> [Document excerpt]:
Radio Round Table Provides Chance to ‘Exhale’ During Stay-At-Home Order

Photos provided by the CV Radio Club
Gary Kiffel, a member of the Crescenta Valley Radio Club, is part of the morning crew that touches base each day at 10 a.m.

By Brandon HENSLEY

Think the staying-at-home order has got local amateur radio operators down? That’s a negatory, good buddy.

Some are doing it out of their bedroom. Some are doing it out of their living room. Others have a garage, which makes it more comfortable to do it there. Wherever it’s happening, ham radio is connecting a group of people across the Southland during this time of social distancing.

Since sometime in March, when staying-at-home was mandated, a collection of 10 to 20 people got on the amateur radio airwaves every day at 10 a.m. just to shoot the breeze. Sure, Zoom chats are popular, and cellphones still work, but creating a radio round table to connect feels right to these guys. Call them practical stunt men in a time of CGI.

> [What this task involves]:
List each part of the home that the radio round table article names as a place from which operators are getting on the air.

> [Data lines]:

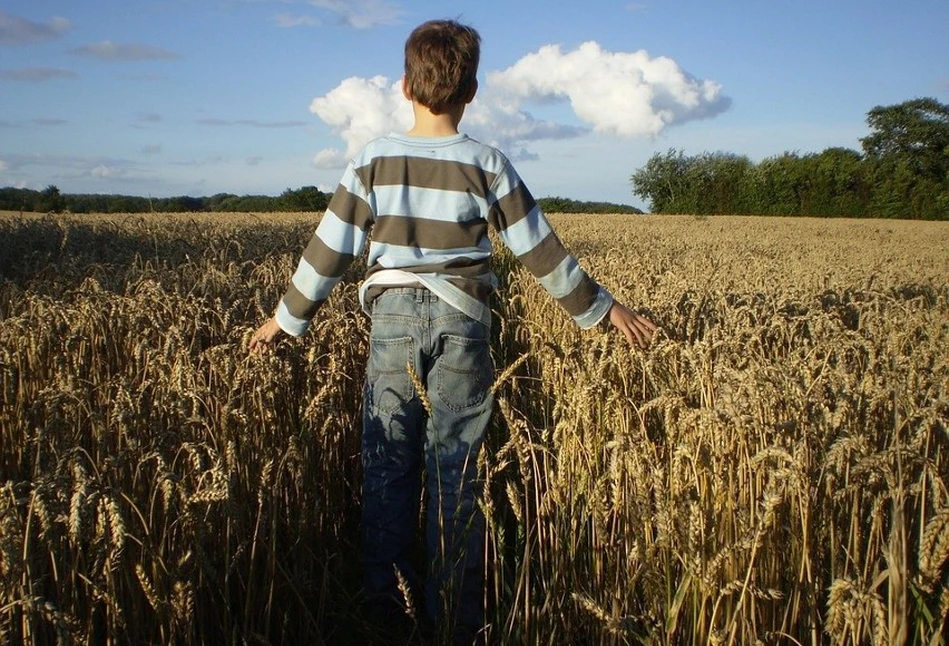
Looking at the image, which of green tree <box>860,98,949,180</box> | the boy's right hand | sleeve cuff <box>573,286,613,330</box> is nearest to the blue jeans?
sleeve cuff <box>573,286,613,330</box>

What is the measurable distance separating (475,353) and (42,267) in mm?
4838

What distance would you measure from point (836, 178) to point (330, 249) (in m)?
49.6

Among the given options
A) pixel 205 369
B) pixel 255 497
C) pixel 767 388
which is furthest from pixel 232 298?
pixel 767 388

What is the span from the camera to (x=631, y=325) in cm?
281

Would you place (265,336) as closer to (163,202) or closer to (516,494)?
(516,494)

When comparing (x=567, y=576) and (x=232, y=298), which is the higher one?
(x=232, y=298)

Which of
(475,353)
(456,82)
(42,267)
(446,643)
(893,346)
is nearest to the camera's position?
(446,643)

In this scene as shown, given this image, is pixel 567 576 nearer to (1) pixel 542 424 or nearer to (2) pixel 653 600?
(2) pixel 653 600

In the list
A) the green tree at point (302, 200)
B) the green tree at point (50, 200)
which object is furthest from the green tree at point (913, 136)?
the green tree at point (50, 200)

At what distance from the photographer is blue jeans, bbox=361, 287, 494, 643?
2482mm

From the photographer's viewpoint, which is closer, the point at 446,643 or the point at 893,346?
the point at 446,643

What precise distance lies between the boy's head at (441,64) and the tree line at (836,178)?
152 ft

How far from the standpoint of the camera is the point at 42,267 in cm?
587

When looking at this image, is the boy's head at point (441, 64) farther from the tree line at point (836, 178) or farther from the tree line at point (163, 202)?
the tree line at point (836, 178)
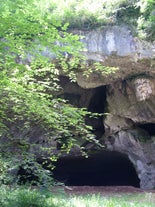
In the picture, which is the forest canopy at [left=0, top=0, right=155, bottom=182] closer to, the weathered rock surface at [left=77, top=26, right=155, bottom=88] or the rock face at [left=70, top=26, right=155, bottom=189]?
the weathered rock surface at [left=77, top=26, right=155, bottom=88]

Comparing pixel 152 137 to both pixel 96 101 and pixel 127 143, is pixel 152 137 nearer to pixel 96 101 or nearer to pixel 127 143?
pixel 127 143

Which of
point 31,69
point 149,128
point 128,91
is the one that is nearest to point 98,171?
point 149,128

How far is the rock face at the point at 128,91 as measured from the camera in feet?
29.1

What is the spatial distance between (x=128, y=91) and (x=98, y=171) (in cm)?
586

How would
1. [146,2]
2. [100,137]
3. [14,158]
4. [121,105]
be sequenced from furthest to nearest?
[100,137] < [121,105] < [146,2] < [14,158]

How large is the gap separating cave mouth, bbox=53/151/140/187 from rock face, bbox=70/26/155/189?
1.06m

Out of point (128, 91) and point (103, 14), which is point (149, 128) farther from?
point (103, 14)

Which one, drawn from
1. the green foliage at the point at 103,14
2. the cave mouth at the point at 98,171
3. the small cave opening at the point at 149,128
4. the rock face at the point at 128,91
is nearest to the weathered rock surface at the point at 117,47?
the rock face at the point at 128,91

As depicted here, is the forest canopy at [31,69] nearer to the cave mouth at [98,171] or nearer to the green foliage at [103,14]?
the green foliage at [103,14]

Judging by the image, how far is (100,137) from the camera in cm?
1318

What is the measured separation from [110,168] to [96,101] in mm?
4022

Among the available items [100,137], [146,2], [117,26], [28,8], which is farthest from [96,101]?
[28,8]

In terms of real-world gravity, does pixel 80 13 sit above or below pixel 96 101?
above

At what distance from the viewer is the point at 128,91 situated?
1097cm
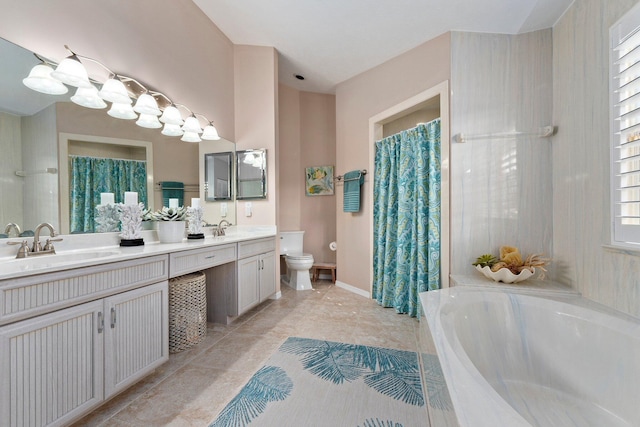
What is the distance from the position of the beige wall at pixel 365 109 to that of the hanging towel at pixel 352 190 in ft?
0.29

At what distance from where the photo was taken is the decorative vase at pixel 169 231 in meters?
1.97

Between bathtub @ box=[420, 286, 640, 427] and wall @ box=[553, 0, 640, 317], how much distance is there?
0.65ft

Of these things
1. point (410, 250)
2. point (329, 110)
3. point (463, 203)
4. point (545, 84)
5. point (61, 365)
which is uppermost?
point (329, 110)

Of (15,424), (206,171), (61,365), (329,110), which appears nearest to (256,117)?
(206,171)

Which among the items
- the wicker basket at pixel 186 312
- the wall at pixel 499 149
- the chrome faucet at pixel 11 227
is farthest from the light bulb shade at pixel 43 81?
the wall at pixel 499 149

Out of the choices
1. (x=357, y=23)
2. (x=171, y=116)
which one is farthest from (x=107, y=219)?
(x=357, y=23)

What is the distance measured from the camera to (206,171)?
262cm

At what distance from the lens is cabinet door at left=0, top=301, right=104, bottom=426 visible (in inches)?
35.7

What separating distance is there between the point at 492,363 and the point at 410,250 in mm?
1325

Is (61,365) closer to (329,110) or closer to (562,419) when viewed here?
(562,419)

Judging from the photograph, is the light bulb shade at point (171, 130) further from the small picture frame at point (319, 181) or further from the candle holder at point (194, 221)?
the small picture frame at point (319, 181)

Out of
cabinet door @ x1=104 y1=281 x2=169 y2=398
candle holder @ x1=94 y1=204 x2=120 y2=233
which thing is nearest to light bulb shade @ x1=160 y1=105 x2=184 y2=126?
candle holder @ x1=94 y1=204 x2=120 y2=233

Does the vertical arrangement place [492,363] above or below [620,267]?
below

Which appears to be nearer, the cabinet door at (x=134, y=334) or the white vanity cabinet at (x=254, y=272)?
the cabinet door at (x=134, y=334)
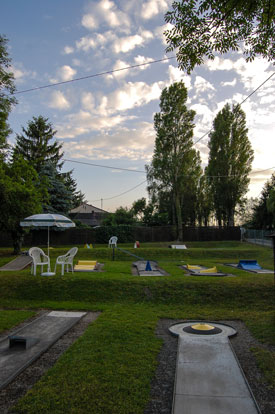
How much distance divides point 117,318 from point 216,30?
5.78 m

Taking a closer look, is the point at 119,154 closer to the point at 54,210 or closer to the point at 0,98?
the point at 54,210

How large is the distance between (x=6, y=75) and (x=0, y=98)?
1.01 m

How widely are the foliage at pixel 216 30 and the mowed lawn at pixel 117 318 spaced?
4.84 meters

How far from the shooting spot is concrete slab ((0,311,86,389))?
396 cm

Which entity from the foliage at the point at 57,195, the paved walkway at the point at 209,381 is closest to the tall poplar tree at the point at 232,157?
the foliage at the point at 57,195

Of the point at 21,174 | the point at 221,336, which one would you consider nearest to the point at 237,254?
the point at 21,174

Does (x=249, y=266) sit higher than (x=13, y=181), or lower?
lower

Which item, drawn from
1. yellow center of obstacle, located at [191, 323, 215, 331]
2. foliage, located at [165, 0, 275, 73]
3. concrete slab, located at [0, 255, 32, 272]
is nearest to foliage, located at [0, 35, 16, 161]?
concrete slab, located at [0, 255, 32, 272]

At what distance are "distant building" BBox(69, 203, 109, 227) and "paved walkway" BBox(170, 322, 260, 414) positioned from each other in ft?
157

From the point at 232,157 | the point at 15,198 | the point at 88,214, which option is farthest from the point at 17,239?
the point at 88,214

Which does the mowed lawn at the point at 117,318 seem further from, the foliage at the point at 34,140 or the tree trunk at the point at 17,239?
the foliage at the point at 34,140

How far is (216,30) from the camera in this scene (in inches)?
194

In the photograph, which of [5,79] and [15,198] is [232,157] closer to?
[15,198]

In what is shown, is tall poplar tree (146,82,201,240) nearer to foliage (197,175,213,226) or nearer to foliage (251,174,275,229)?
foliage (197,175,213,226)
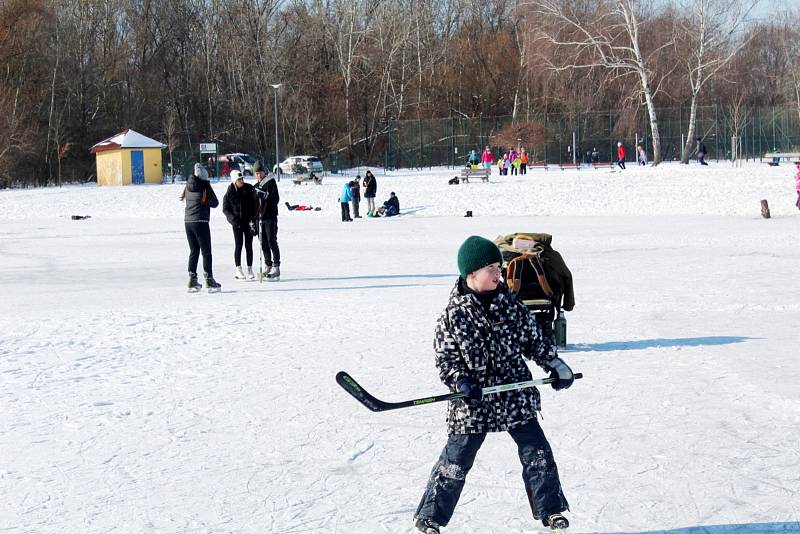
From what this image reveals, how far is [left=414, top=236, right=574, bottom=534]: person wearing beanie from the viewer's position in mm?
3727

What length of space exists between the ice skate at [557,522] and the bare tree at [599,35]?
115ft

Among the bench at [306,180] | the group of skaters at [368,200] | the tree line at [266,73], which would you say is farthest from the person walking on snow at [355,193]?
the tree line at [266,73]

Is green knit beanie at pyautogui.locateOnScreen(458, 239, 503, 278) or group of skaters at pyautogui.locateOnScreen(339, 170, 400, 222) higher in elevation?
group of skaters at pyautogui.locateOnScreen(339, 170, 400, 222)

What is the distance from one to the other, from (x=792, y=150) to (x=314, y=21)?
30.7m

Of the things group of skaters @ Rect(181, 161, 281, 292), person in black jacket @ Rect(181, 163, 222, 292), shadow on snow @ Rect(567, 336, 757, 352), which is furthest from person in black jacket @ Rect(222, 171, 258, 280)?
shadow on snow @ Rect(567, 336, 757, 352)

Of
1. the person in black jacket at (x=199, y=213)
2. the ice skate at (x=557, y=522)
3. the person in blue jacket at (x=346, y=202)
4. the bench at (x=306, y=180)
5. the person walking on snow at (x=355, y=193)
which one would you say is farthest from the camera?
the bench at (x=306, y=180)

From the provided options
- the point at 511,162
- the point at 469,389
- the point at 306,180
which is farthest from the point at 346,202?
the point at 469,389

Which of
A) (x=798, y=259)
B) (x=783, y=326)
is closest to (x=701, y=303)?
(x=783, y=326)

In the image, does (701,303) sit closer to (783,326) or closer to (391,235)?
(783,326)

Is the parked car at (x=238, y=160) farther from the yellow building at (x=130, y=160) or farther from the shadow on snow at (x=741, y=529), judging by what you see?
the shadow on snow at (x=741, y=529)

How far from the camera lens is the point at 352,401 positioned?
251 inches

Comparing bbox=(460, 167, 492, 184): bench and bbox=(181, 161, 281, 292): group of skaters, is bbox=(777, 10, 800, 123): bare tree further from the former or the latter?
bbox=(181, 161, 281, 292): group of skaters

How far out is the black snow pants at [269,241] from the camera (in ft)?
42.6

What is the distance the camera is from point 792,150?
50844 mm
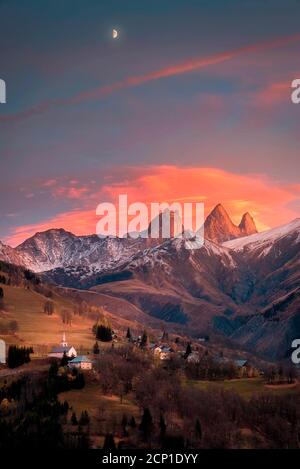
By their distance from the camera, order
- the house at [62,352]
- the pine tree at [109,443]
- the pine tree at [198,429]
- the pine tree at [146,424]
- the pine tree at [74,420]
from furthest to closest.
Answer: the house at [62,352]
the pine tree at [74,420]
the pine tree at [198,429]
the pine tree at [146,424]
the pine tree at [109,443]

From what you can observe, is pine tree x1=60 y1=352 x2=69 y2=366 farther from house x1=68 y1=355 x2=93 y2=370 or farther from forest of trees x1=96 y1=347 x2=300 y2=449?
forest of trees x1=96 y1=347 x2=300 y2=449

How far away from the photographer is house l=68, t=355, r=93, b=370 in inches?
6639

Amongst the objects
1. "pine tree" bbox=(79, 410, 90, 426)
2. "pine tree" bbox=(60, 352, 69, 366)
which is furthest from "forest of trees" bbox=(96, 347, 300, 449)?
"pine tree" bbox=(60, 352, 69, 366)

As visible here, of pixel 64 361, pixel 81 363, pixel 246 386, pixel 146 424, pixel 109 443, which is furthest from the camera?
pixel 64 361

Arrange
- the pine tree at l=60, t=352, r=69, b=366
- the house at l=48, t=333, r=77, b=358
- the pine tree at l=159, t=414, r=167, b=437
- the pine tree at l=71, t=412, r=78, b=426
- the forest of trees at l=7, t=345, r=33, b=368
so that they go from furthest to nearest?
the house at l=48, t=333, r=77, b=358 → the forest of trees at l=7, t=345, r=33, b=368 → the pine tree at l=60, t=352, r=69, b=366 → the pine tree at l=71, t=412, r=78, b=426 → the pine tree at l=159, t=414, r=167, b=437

> [Full answer]:
Bedroom, living room, garage